Again, Brother Porter proved Brother Woods to be wrong. When Brother Porter took the affirmative the last two nights, affirming the negative of the proposition, he showed from the New Testament that congregations may care for the needy, but that the work is not to be done by separate institutions from the church. The needy widows in Acts 6 were cared for, but an institution separate from the church was not built and maintained; the work was done by the church. Brother Porter pointed out that the church in its congregational capacity was able to fulfill its obligations in evangelism, but no society was formed through which to do that work. He also showed from Ephesians 4:16 that the work of edification was done through the church, but no extra organization was formed through which to do that work. The church did her work of evangelism, benevolence, and edification but not through separate organizations from the church. The prediction of Brother Woods that Brother Porter would never show how to take care of the needy did not come to pass.

It is pitiable that Brother Woods is now defending organizations independent of the church through which the church is to accomplish her work. He was once opposed to this and as further evidence of it, Brother Porter read from the 1946 Annual Lesson Commentary, pages 338 and 341, published by the Gospel Advocate Company and written by Brother Guy N. Woods. Commenting on the contributions in Acts 11:27-30 and 1 Corinthians 16:1, 2; 2 Corinthians 8:1; 9:2, Brother Woods wrote the following:

"It should be noted that there was no elaborate organizations for the discharge of these charitable functions. The contributions were sent directly to the elders by the churches who raised the offering.
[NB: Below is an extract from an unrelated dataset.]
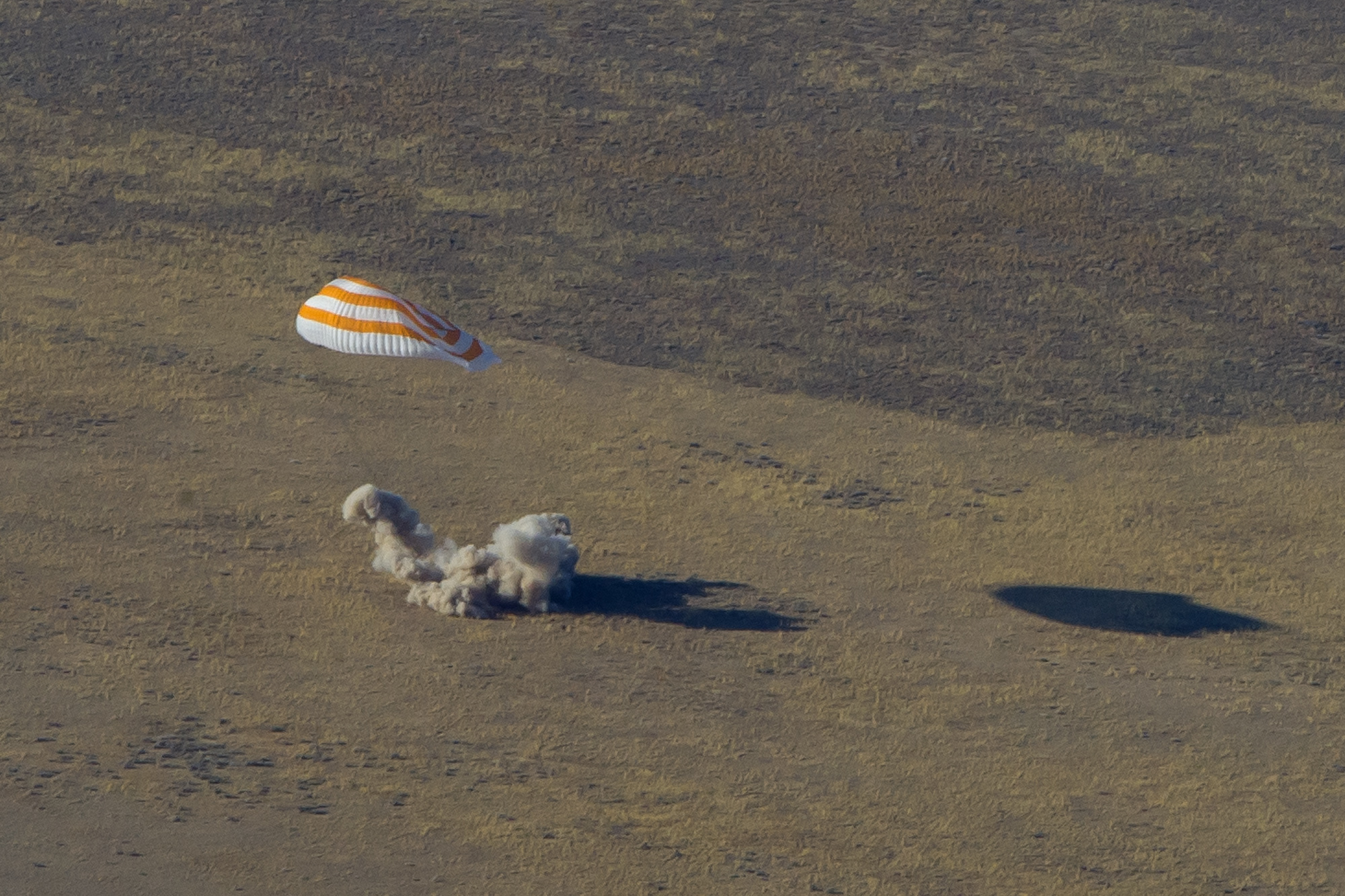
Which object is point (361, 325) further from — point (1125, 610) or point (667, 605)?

This is the New Testament method of functioning. We should be highly suspicious of any scheme that requires the setting up of an organization independent of the church in order to accomplish its work.

"The self-sufficiency of the church in organization, work, worship and every function required of it by the Lord should be emphasized. This lesson is much needed today. Religious secular organizations are always trying to encroach on the function of the New Testament church, interfere with its obligations, and attempt to discharge some of its functions. The church is the only organization authorized to discharge the responsibilities of the Lord's people. When the brethren form organizations independently of the church to do the work of the church, however worthy their aims and right their designs, they are engaged in that which is sinful.

"No organization is needed to accomplish the work the Lord has authorized the church to do. When men become dissatisfied with God's arrangement and set up one of their own, they have already crossed the threshold to apostasy. Let's be satisfied with the Lord's manner of doing things."

Thus Brother Woods once wrote and once believed. A man has the right to change his position but it is lamentable that Brother Woods has done so but openly denies that he has.

This series of articles was not intended to be a full-scale review of the Indianapolis debate but only an analysis of some of the main arguments that were used by the two disputants. We have seen a few reports of a glowing victory from the camp of Brother Woods; however, these few brethren who claim that Brother Woods championed a complete victory for their cause would have done better had they examined the arguments that were presented by both speakers and then let the readers decide. Brethren may be assured that Brother Porter is just as capable to defend the church against error from within as he has always been in opposing denominational errors from without. Brethren may never be afraid to call upon Brother W. Curtis Porter to defend the truth in debate. It is the conviction of this writer as well as others who attended the debate that he not only answered every argument presented by Brother Woods but he answered every quibble as well. The debate is to be printed and everyone should read it. It can be ordered from the Gospel Guardian.